* **EXERCISE DETAILS**: Transcribe the graph algorithms text from "ray_rel_t relationships built" to "each discovered node.", keeping every word and mark.

* **EXTRACTED TEXT**:
"""

Graph Algorithms
22 graph opcodes covering traversal, shortest paths, centrality, community detection, similarity search, optimal joins, and spanning trees — all integrated into the DAG pipeline.
ray_rel_t relationships built from CSR storage. See Graph Storage for how to build and persist relationships.
Traversal
OP_EXPAND — 1-Hop Neighbor Expansion
Expands each input node to its direct neighbors in the CSR. The fundamental building block for all graph queries.
| Property | Value |
|---|---|
| Opcode | OP_EXPAND (80) |
| Complexity | O(d) per node, where d = average degree |
| Use case | Neighbor lookup, 1-hop reachability, join-like expansions |
/* C API */
ray_op_t* nbrs = ray_expand(g, src_nodes, rel, 0); /* direction: 0=fwd */
OP_VAR_EXPAND — Variable-Length BFS/DFS
Expands nodes through multiple hops with configurable minimum and maximum depth. Uses BFS by default. Optionally tracks the full path for each discovered node.

"""

* **STORED DATA**:
"""

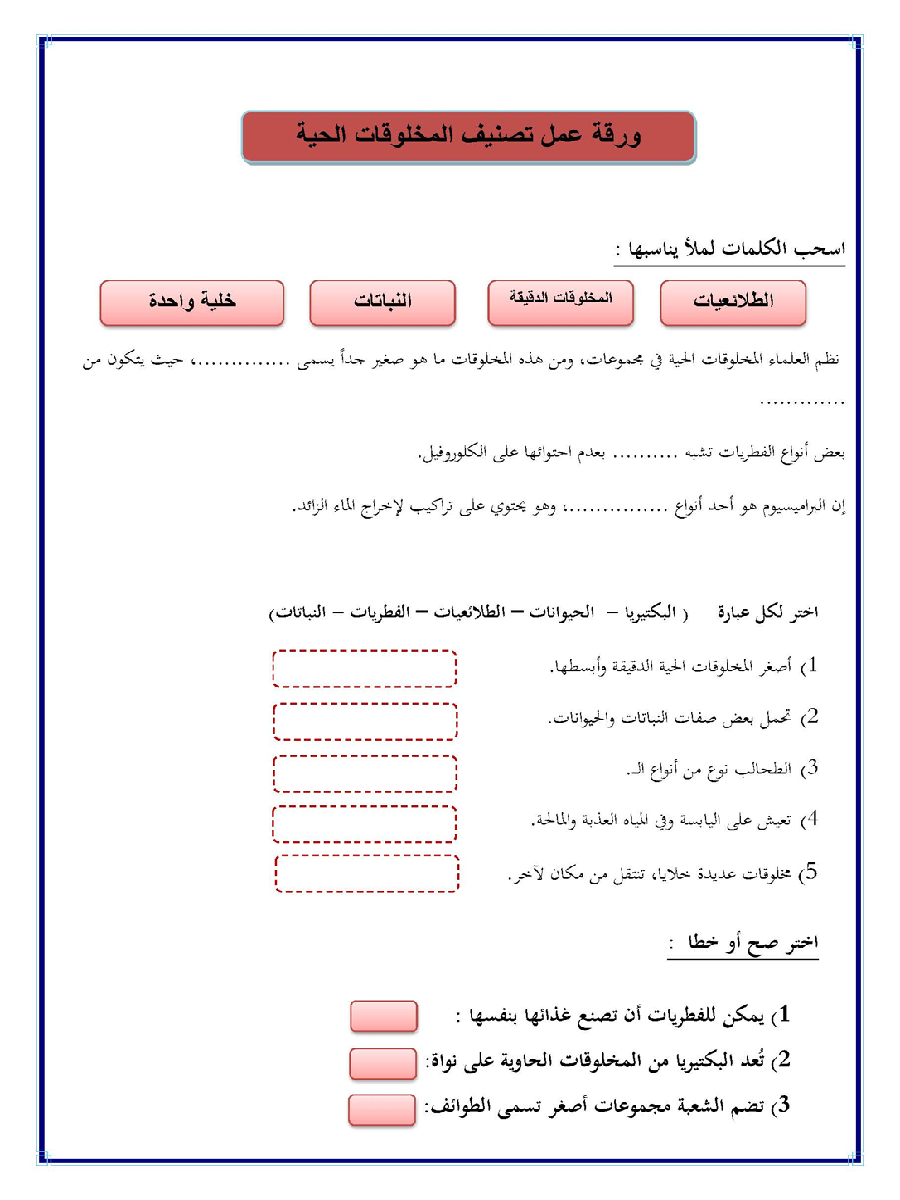 ورقة عمل تصنيف المخلوقات الحية

اسحب الكلمات لملأ يناسبها :

الطلائعيات

المخلوقات الدقيقة

النباتات

خلية واحدة

نظم العلماء المخلوقات الحية في مجموعات، ومن هذه المخلوقات ما هو صغير جداً يسمى ..............، حيث يتكون من .............

بعض أنواع الفطريات تشبه .......... بعدم احتوائها على الكلوروفيل.

إن البراميسيوم هو أحد أنواع ..............، وهو يحتوي على تراكيب لإخراج الماء الزائد.

اختر لكل عبارة ( البكتيريا – الحيوانات – الطلائعيات – الفطريات – النباتات)

1) أصغر المخلوقات الحية الدقيقة وأبسطها.

2) تحمل بعض صفات النباتات والحيوانات.

3) الطحالب نوع من أنواع الـ.

4) تعيش على اليابسة وفي المياه العذبة والمالحة.

5) مخلوقات عديدة خلايا، تنتقل من مكان لآخر.

اختر صح أو خطا :

1) يمكن للفطريات أن تصنع غذائها بنفسها :

2) تُعد البكتيريا من المخلوقات الحاوية على نواة:

3) تضم الشعبة مجموعات أصغر تسمى الطوائف: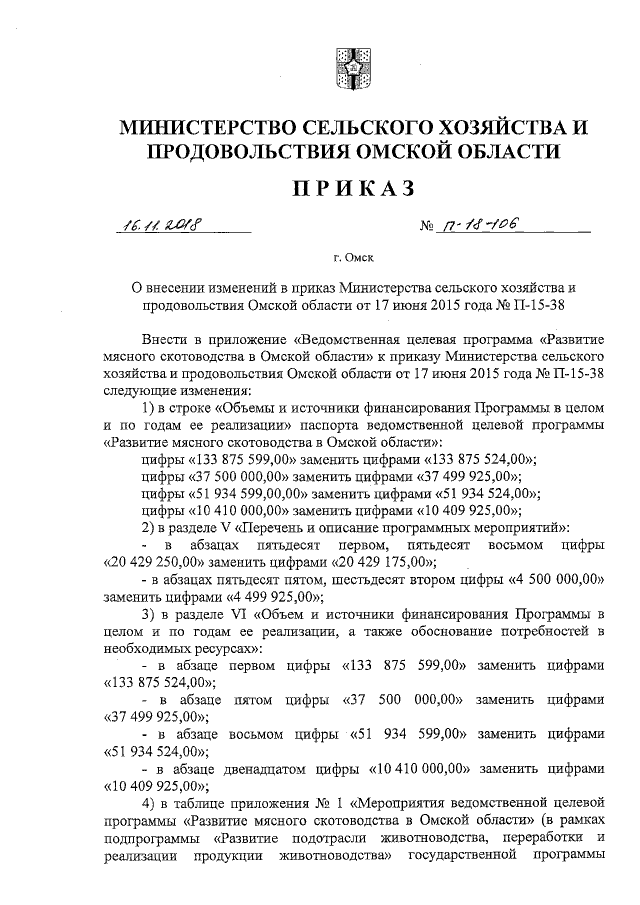 МИНИСТЕРСТВО СЕЛЬСКОГО ХОЗЯЙСТВА И ПРОДОВОЛЬСТВИЯ ОМСКОЙ ОБЛАСТИ

ПРИКАЗ

16.11.2018 № П-18-106

г. Омск

О внесении изменений в приказ Министерства сельского хозяйства и продовольствия Омской области от 17 июня 2015 года № П-15-38

Внести в приложение «Ведомственная целевая программа «Развитие мясного скотоводства в Омской области» к приказу Министерства сельского хозяйства и продовольствия Омской области от 17 июня 2015 года № П-15-38 следующие изменения:

1) в строке «Объемы и источники финансирования Программы в целом и по годам ее реализации» паспорта ведомственной целевой программы «Развитие мясного скотоводства в Омской области»:

цифры «133 875 599,00» заменить цифрами «133 875 524,00»;

цифры «37 500 000,00» заменить цифрами «37 499 925,00»;

цифры «51 934 599,00,00» заменить цифрами «51 934 524,00»;

цифры «10 410 000,00» заменить цифрами «10 409 925,00»;

2) в разделе V «Перечень и описание программных мероприятий»:

- в абзацах пятьдесят первом, пятьдесят восьмом цифры «20 429 250,00» заменить цифрами «20 429 175,00»;

- в абзацах пятьдесят пятом, шестьдесят втором цифры «4 500 000,00» заменить цифрами «4 499 925,00»;

3) в разделе VI «Объем и источники финансирования Программы в целом и по годам ее реализации, а также обоснование потребностей в необходимых ресурсах»:

- в абзаце первом цифры «133 875 599,00» заменить цифрами «133 875 524,00»;

- в абзаце пятом цифры «37 500 000,00» заменить цифрами «37 499 925,00»;

- в абзаце восьмом цифры «51 934 599,00» заменить цифрами «51 934 524,00»;

- в абзаце двенадцатом цифры «10 410 000,00» заменить цифрами «10 409 925,00»;

4) в таблице приложения № 1 «Мероприятия ведомственной целевой программы «Развитие мясного скотоводства в Омской области» (в рамках подпрограммы «Развитие подотрасли животноводства, переработки и реализации продукции животноводства» государственной программы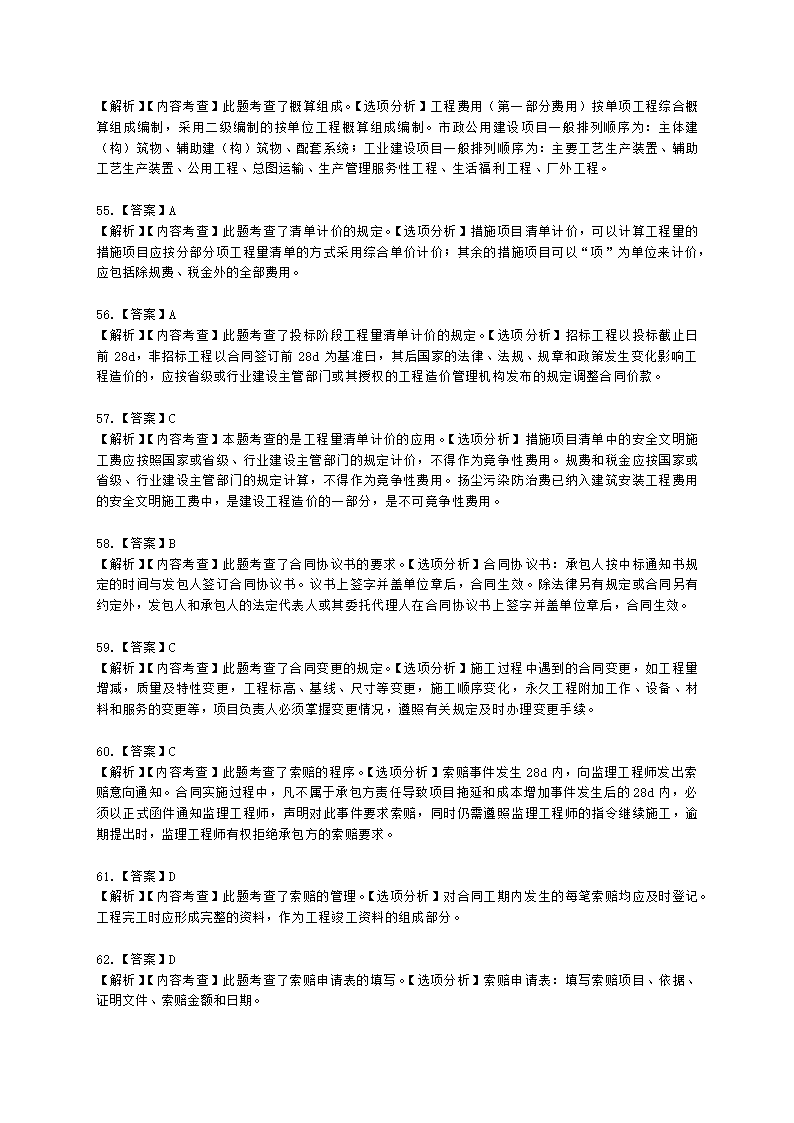 【解析】【内容考查】此题考查了概算组成。【选项分析】工程费用（第一部分费用）按单项工程综合概算组成编制，采用二级编制的按单位工程概算组成编制。市政公用建设项目一般排列顺序为：主体建（构）筑物、辅助建（构）筑物、配套系统；工业建设项目一般排列顺序为：主要工艺生产装置、辅助工艺生产装置、公用工程、总图运输、生产管理服务性工程、生活福利工程、厂外工程。

55.【答案】A
【解析】【内容考查】此题考查了清单计价的规定。【选项分析】措施项目清单计价，可以计算工程量的措施项目应按分部分项工程量清单的方式采用综合单价计价；其余的措施项目可以“项”为单位来计价，应包括除规费、税金外的全部费用。

56.【答案】A
【解析】【内容考查】此题考查了投标阶段工程量清单计价的规定。【选项分析】招标工程以投标截止日前 28d，非招标工程以合同签订前 28d 为基准日，其后国家的法律、法规、规章和政策发生变化影响工程造价的，应按省级或行业建设主管部门或其授权的工程造价管理机构发布的规定调整合同价款。

57.【答案】C
【解析】【内容考查】本题考查的是工程量清单计价的应用。【选项分析】措施项目清单中的安全文明施工费应按照国家或省级、行业建设主管部门的规定计价，不得作为竞争性费用。规费和税金应按国家或省级、行业建设主管部门的规定计算，不得作为竞争性费用。扬尘污染防治费已纳入建筑安装工程费用的安全文明施工费中，是建设工程造价的一部分，是不可竞争性费用。

58.【答案】B
【解析】【内容考查】此题考查了合同协议书的要求。【选项分析】合同协议书：承包人按中标通知书规定的时间与发包人签订合同协议书。议书上签字并盖单位章后，合同生效。除法律另有规定或合同另有约定外，发包人和承包人的法定代表人或其委托代理人在合同协议书上签字并盖单位章后，合同生效。

59.【答案】C
【解析】【内容考查】此题考查了合同变更的规定。【选项分析】施工过程中遇到的合同变更，如工程量增减，质量及特性变更，工程标高、基线、尺寸等变更，施工顺序变化，永久工程附加工作、设备、材料和服务的变更等，项目负责人必须掌握变更情况，遵照有关规定及时办理变更手续。

60.【答案】C
【解析】【内容考查】此题考查了索赔的程序。【选项分析】索赔事件发生 28d 内，向监理工程师发出索赔意向通知。合同实施过程中，凡不属于承包方责任导致项目拖延和成本增加事件发生后的 28d 内，必须以正式函件通知监理工程师，声明对此事件要求索赔，同时仍需遵照监理工程师的指令继续施工，逾期提出时，监理工程师有权拒绝承包方的索赔要求。

61.【答案】D
【解析】【内容考查】此题考查了索赔的管理。【选项分析】对合同工期内发生的每笔索赔均应及时登记。工程完工时应形成完整的资料，作为工程竣工资料的组成部分。

62.【答案】D
【解析】【内容考查】此题考查了索赔申请表的填写。【选项分析】索赔申请表：填写索赔项目、依据、证明文件、索赔金额和日期。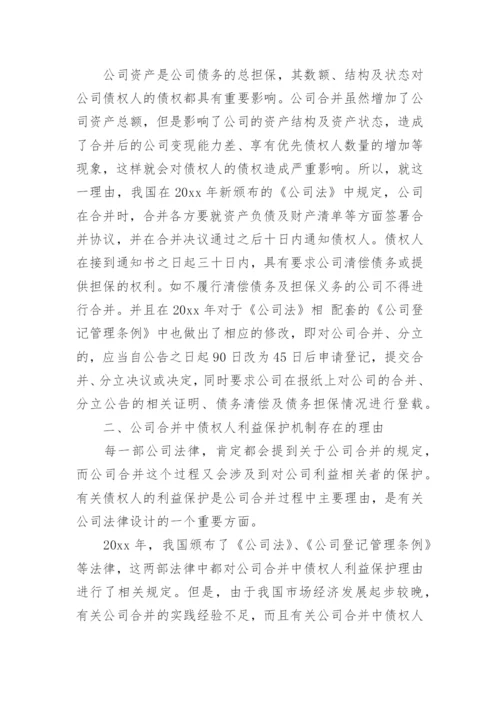 公司资产是公司债务的总担保，其数额、结构及状态对公司债权人的债权都具有重要影响。公司合并虽然增加了公司资产总额，但是影响了公司的资产结构及资产状态，造成了合并后的公司变现能力差、享有优先债权人数量的增加等现象，这样就会对债权人的债权造成严重影响。所以，就这一理由，我国在20xx年新颁布的《公司法》中规定，公司在合并时，合并各方要就资产负债及财产清单等方面签署合并协议，并在合并决议通过之后十日内通知债权人。债权人在接到通知书之日起三十日内，具有要求公司清偿债务或提供担保的权利。如不履行清偿债务及担保义务的公司不得进行合并。并且在20xx年对于《公司法》相 配套的《公司登记管理条例》中也做出了相应的修改，即对公司合并、分立的，应当自公告之日起90日改为45日后申请登记，提交合并、分立决议或决定，同时要求公司在报纸上对公司的合并、分立公告的相关证明、债务清偿及债务担保情况进行登载。

二、公司合并中债权人利益保护机制存在的理由

每一部公司法律，肯定都会提到关于公司合并的规定，而公司合并这个过程又会涉及到对公司利益相关者的保护。有关债权人的利益保护是公司合并过程中主要理由，是有关公司法律设计的一个重要方面。

20xx年，我国颁布了《公司法》、《公司登记管理条例》等法律，这两部法律中都对公司合并中债权人利益保护理由进行了相关规定。但是，由于我国市场经济发展起步较晚，有关公司合并的实践经验不足，而且有关公司合并中债权人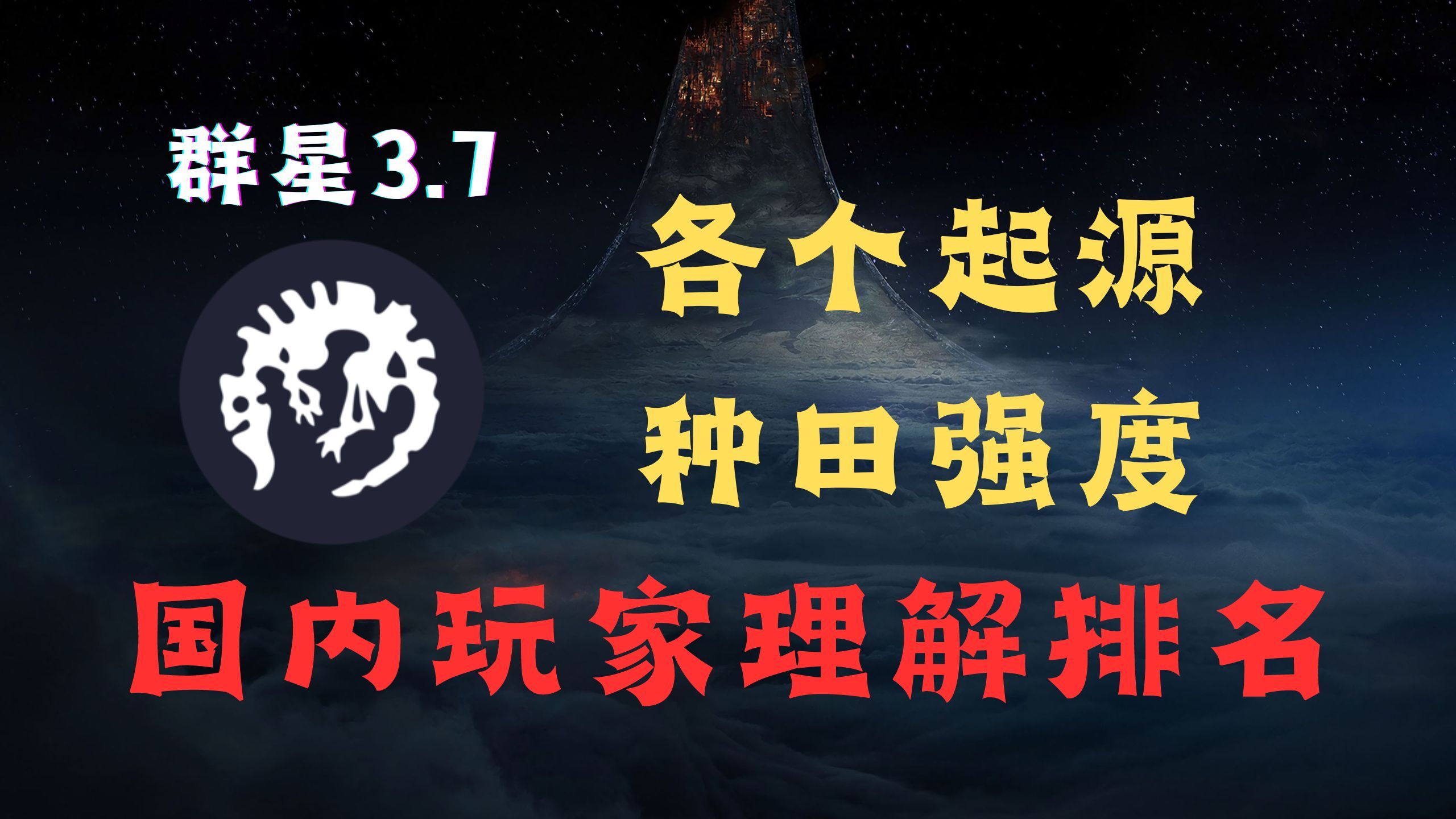 群星3.7

各个起源

种田强度

国内玩家理解排名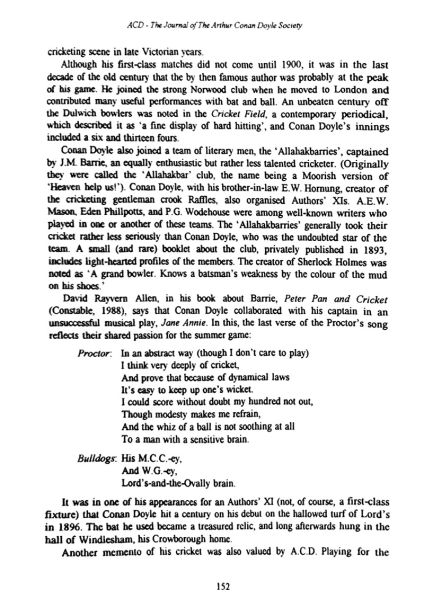 ACD - The Journal of The Arthur Conan Doyle Society

cricketing scene in late Victorian years.

Although his first-class matches did not come until 1900, it was in the last decade of the old century that the by then famous author was probably at the peak of his game. He joined the strong Norwood club when he moved to London and contributed many useful performances with bat and ball. An unbeaten century off the Dulwich bowlers was noted in the Cricket Field, a contemporary periodical, which described it as 'a fine display of hard hitting', and Conan Doyle's innings included a six and thirteen fours.

Conan Doyle also joined a team of literary men, the 'Allahakbarries', captained by J.M. Barrie, an equally enthusiastic but rather less talented cricketer. (Originally they were called the 'Allahakbar' club, the name being a Moorish version of 'Heaven help us!'). Conan Doyle, with his brother-in-law E.W. Hornung, creator of the cricketing gentleman crook Raffles, also organised Authors' XIs. A.E.W. Mason, Eden Phillpotts, and P.G. Wodehouse were among well-known writers who played in one or another of these teams. The 'Allahakbarries' generally took their cricket rather less seriously than Conan Doyle, who was the undoubted star of the team. A small (and rare) booklet about the club, privately published in 1893, includes light-hearted profiles of the members. The creator of Sherlock Holmes was noted as 'A grand bowler. Knows a batsman's weakness by the colour of the mud on his shoes.'

David Rayvern Allen, in his book about Barrie, Peter Pan and Cricket (Constable, 1988), says that Conan Doyle collaborated with his captain in an unsuccessful musical play, Jane Annie. In this, the last verse of the Proctor's song reflects their shared passion for the summer game:

Proctor: In an abstract way (though I don't care to play)
I think very deeply of cricket,
And prove that because of dynamical laws
It's easy to keep up one's wicket.
I could score without doubt my hundred not out,
Though modesty makes me refrain,
And the whiz of a ball is not soothing at all
To a man with a sensitive brain.

Bulldogs: His M.C.C.-ey,
And W.G.-ey,
Lord's-and-the-Ovally brain.

It was in one of his appearances for an Authors' XI (not, of course, a first-class fixture) that Conan Doyle hit a century on his debut on the hallowed turf of Lord's in 1896. The bat he used became a treasured relic, and long afterwards hung in the hall of Windlesham, his Crowborough home.

Another memento of his cricket was also valued by A.C.D. Playing for the

152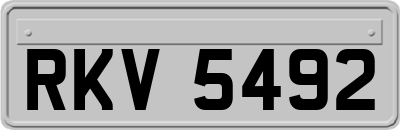 RKV 5492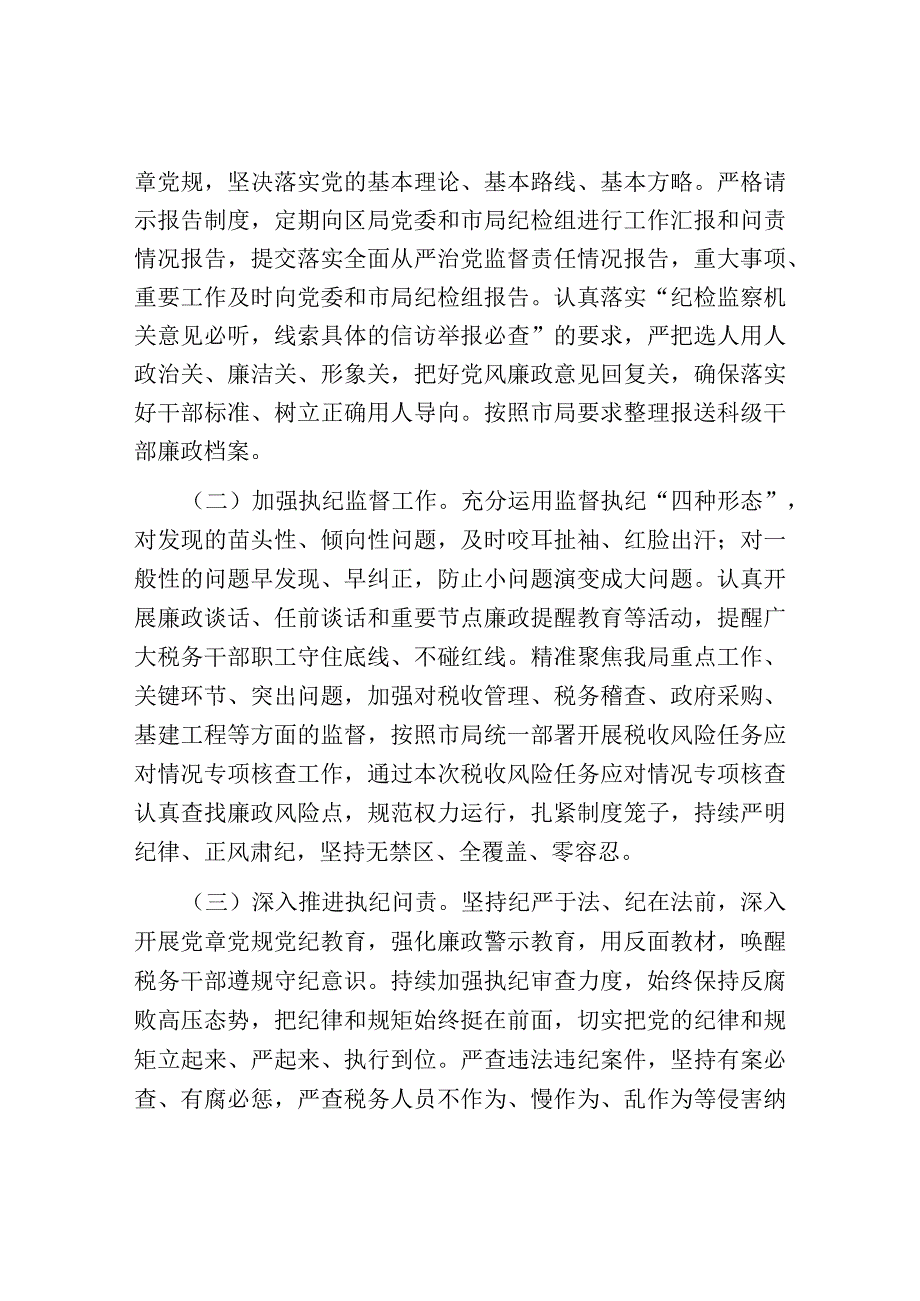 章党规，坚决落实党的基本理论、基本路线、基本方略。严格请示报告制度，定期向区局党委和市局纪检组进行工作汇报和问责情况报告，提交落实全面从严治党监督责任情况报告，重大事项、重要工作及时向党委和市局纪检组报告。认真落实“纪检监察机关意见必听，线索具体的信访举报必查”的要求，严把选人用人政治关、廉洁关、形象关，把好党风廉政意见回复关，确保落实好干部标准、树立正确用人导向。按照市局要求整理报送科级干部廉政档案。

（二）加强执纪监督工作。充分运用监督执纪“四种形态”，对发现的苗头性、倾向性问题，及时咬耳扯袖、红脸出汗；对一般性的问题早发现、早纠正，防止小问题演变成大问题。认真开展廉政谈话、任前谈话和重要节点廉政提醒教育等活动，提醒广大税务干部职工守住底线、不碰红线。精准聚焦我局重点工作、关键环节、突出问题，加强对税收管理、税务稽查、政府采购、基建工程等方面的监督，按照市局统一部署开展税收风险任务应对情况专项核查工作，通过本次税收风险任务应对情况专项核查认真查找廉政风险点，规范权力运行，扎紧制度笼子，持续严明纪律、正风肃纪，坚持无禁区、全覆盖、零容忍。

（三）深入推进执纪问责。坚持纪严于法、纪在法前，深入开展党章党规党纪教育，强化廉政警示教育，用反面教材，唤醒税务干部遵规守纪意识。持续加强执纪审查力度，始终保持反腐败高压态势，把纪律和规矩始终挺在前面，切实把党的纪律和规矩立起来、严起来、执行到位。严查违法违纪案件，坚持有案必查、有腐必惩，严查税务人员不作为、慢作为、乱作为等侵害纳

"""

* **RESULT OF THIS TASK**:
ray_rel_t relationships built from CSR storage. See Graph Storage for how to build and persist relationships.
Traversal
OP_EXPAND — 1-Hop Neighbor Expansion
Expands each input node to its direct neighbors in the CSR. The fundamental building block for all graph queries.
| Property | Value |
|---|---|
| Opcode | OP_EXPAND (80) |
| Complexity | O(d) per node, where d = average degree |
| Use case | Neighbor lookup, 1-hop reachability, join-like expansions |
/* C API */
ray_op_t* nbrs = ray_expand(g, src_nodes, rel, 0); /* direction: 0=fwd */
OP_VAR_EXPAND — Variable-Length BFS/DFS
Expands nodes through multiple hops with configurable minimum and maximum depth. Uses BFS by default. Optionally tracks the full path for each discovered node.